Восприятие литературы окончательно испорчено кино. То есть опыт кино (шараж-монтаж) теперь ни обойти, ни объехать. А вот визуальные искусства, живопись, напротив, находятся под сильным влиянием литературы.
Мы же не смотрим картины, мы их читаем. И начинаем — с табличек, то есть главное — снова буквы, подпись: знакомый, узнаваемый стиль и есть главное сообщение, смысл которого — подтверждение того, что ты уже знаешь.

И картина тоже воспринимается нами как плоскостной, одновременно охватываемый объем текста. Курсор зрачка выписывает на его поверхности фабулы и сюжеты нашего восприятия. Точнее, фабула задана мастерством художника, а сюжеты мы выписываем сами — как фигуристы на льду.
То есть артефакты на самом деле говорят нам не о том, о чем они нам, типа, говорят. Должны говорить. Они говорят не о том, что на них нарисовано, но о самих себе. Мы уже давно смотрим картины не как картины (пейзажи, портреты, натюрморты), но как высказывания на темы искусства.

Даже абстрактное искусство мы стремимся, стараемся конвертировать в пересказ, так уж устроены: ищем фигуративности, антропоморфности. Нужно усилие расфокусированности зрения — так автомобиль переключает фары, с ближнего света на дальний, рассеянный: чтобы в мозгу ну хоть что-то переключилось, отпустило. Есть, видимо, там такие крючки типа рыболовных, скрепочки стальные, холодные такие, блестящие, так вот они, если расфокусироваться, будто бы расслабляются. Ослабляются.

Новую музыку слушать сложно. Трудно. Проще узнавать то, что слышал раньше. Картины воспринимаются, только если нет табличек или же ты про этого художника ничего не слышал (значит, скорее всего, говно какое-то окажется). В кино визуальное первородство достигается за счет отсутствия диалогов, в фотографии — ласковым насилием черно-белой гаммы.

Солнце в небе

Дни удлиняются, становятся безразмерными — за счет ночей, за счет сна. А вот недели, напротив, укорачиваются, обрываются, не успев начаться — как табуретка, у которой взяли и зачем-то отпилили ножки. Похоже на армейское ощущение дембеля, когда время движется и не движется одновременно. Только в армии понятно, куда оно движется.

И только метро, работающее внутри моего тела, — бесперебойно (тьфу-тьфу-тьфу), ходят-ходят (слышу-слышу) поезда по венам, бегают маленькие кровяные людишки по переходам, все движется, и колышется, и работает, однажды заведенное без перерывов на сон.
С точки зрения наемного работника, февраль — удачный месяц и в этом смысле, логично вытекает из полупарализованного января. В феврале меньше дней, значит, зарплата скорее, значит, ответственности меньше, грипп опять же таки: месяц прошел — «и х..й с ним» (как опять же говорили в конце каждого армейского дня), живы — и слава б-гу. А то, что не до жиру, — худым быть тоже хорошо.

### ИСХОДНЫЕ ДАННЫЕ:
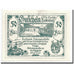 Geldschein, Österreich, Natternbach, 50 Heller, paysage, 1920, 1920-05-02
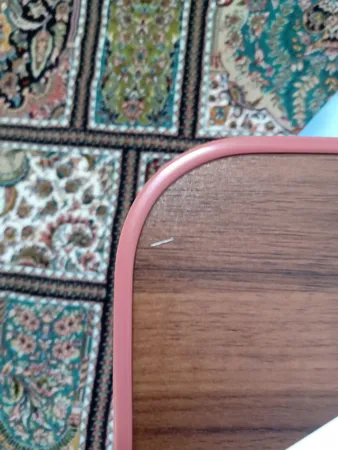 میز تحریر تاشو پارس مدل 60 کد 168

### СПИСОК ЗАДАНИЙ:
**a.** Почему в выбранном отрывке февраль назван удачным месяцем с точки зрения наемного работника? Ответьте в одном–трех предложениях.
**b.** С чем в выбранном отрывке сравниваются недели, которые укорачиваются и обрываются, не успев начаться?
**c.** Переведите на английский язык предложение из выбранного отрывка: «Мы уже давно смотрим картины не как картины (пейзажи, портреты, натюрморты), но как высказывания на темы искусства».

### ОТВЕТЫ ПО ПОРЯДКУ:
**a.** В феврале меньше дней, поэтому зарплата приходит скорее, а ответственности меньше. К тому же он логично вытекает из полупарализованного января.

**b.** С табуреткой, у которой взяли и зачем-то отпилили ножки.

**c.** We have long looked at paintings not as paintings (landscapes, portraits, still lifes) but as statements on the subject of art.